The evidence of Australia’s successful 70-year-old immigration program shows that such a new English language test is not necessary.  Many Australian citizens originating from non-Anglophone countries would never have passed the proposed test and may still not have ‘proficient’ English after many years in Australia. Yet their hard work – and their brain power – have built modern Australia, and this has not been impeded by their less than perfect grasp of English.

They and their children will remember that this government, by imputation, has discounted that contribution.

People with limited English have successfully participated and still do participate in workplaces and communities.  We should not conflate formal education with life skills, as the independent Senator Jacqui Lambie has argued in the Australian parliament. The millions of migrants and refugees who built post-war Australia learnt their English through immersion in communities and workplaces that afforded opportunities for participation and inclusion; as they used to say out at the Ford motor car factory in Broadmeadows in Melbourne: ‘we didn’t learn English but we learnt to speak Ford’.

Rather than making full inclusion in the Australian community provisional on first knowing English, the sociolinguistic evidence shows it is the other way round: newcomers learn English through participation in the Australian workforce and community when and were they are welcomed, appreciated and involved. And Australia does have a proud record in this regard.

Lack of education and the challenges of adult language learning are reasons why many current Australian citizens are not fluent in English after many years living and working here, including those who have attended English language classes.  In spite of this, their dedication to Australia is, or should be, beyond question. Learning a language formally as an adult is a difficult process, as many of us have experienced.  It is particularly difficult if a learner has limited education in his or her own countries, because of poverty, or war, or displacement.

When Prime Minister Turnbull claims that imposing the test is ‘doing people a favour’ he has not understood that when migrants and refugees fail to acquire English, it is not for want of trying. Most are eager to learn English and willingly attend ESL classes. But adult second language learning does not progress at a steady pace from zero to proficient, even when learners have high levels of motivation and convenient tuition available.  Rather, individual learners ‘stabilise’ at different points along the continuum, very often before reaching the kind of ‘proficiency’ measured by level 6 of the proposed test (International English Language Testing System or IELTS).
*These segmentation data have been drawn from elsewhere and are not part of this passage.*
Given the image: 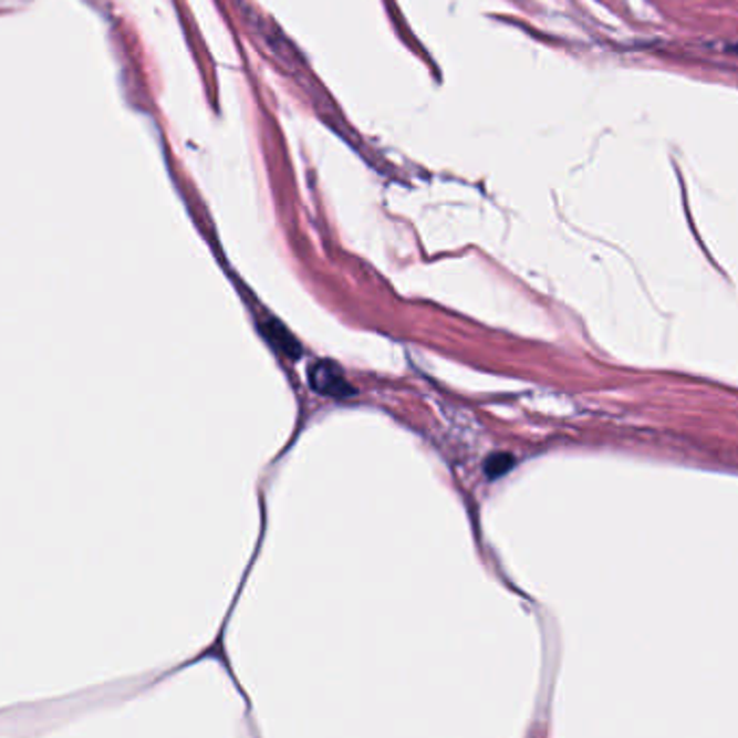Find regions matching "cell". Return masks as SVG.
Listing matches in <instances>:
<instances>
[{
	"label": "cell",
	"mask_w": 738,
	"mask_h": 738,
	"mask_svg": "<svg viewBox=\"0 0 738 738\" xmlns=\"http://www.w3.org/2000/svg\"><path fill=\"white\" fill-rule=\"evenodd\" d=\"M310 384L319 394L325 396H353L355 388L346 382L343 371L330 362H319L310 368Z\"/></svg>",
	"instance_id": "1"
},
{
	"label": "cell",
	"mask_w": 738,
	"mask_h": 738,
	"mask_svg": "<svg viewBox=\"0 0 738 738\" xmlns=\"http://www.w3.org/2000/svg\"><path fill=\"white\" fill-rule=\"evenodd\" d=\"M269 341L273 343V345L280 346L284 353H289L291 357H295V355H299L301 353V349H299V345L295 343V339L282 328V325H278L276 321H273V325L269 328Z\"/></svg>",
	"instance_id": "2"
},
{
	"label": "cell",
	"mask_w": 738,
	"mask_h": 738,
	"mask_svg": "<svg viewBox=\"0 0 738 738\" xmlns=\"http://www.w3.org/2000/svg\"><path fill=\"white\" fill-rule=\"evenodd\" d=\"M516 466V459L513 455L509 453H496V455H490L488 461H486V472L490 479H498L502 477L507 470H511Z\"/></svg>",
	"instance_id": "3"
}]
</instances>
IELTS Band 6 requires English skills far beyond those required for everyday participation in the wider community; essay writing for example. IELTS (including the ‘general’ IELTS) was designed to test formal ‘school’ English skills, and therefore discriminates against migrants with limited education, such as refugees and humanitarian arrivals. It also discriminates against women who have missed out on basic schooling due to gender discrimination or poverty in their country of origin.

It seems highly likely that many applicants for citizenship would fail the proposed test.  In fact, many Australians  – including citizens by birth – would not succeed in reaching this level yet have sufficient language skills for social engagement and employment. Its validity in the context of citizenship testing is therefore highly questionable.

In effect, the government is proposing that immigrants and refugees from non-English speaking countries demonstrate mastery of English far beyond that required in everyday life and intends to link such a level of English to the assessment of who is a desirable citizen. The implications of the proposed change for our understanding of what is means to be Australian and what kind of country Australia is are highly disturbing.  Multiculturalism, a policy that has served Australia well for two generations, is now apparently no longer an Australian value.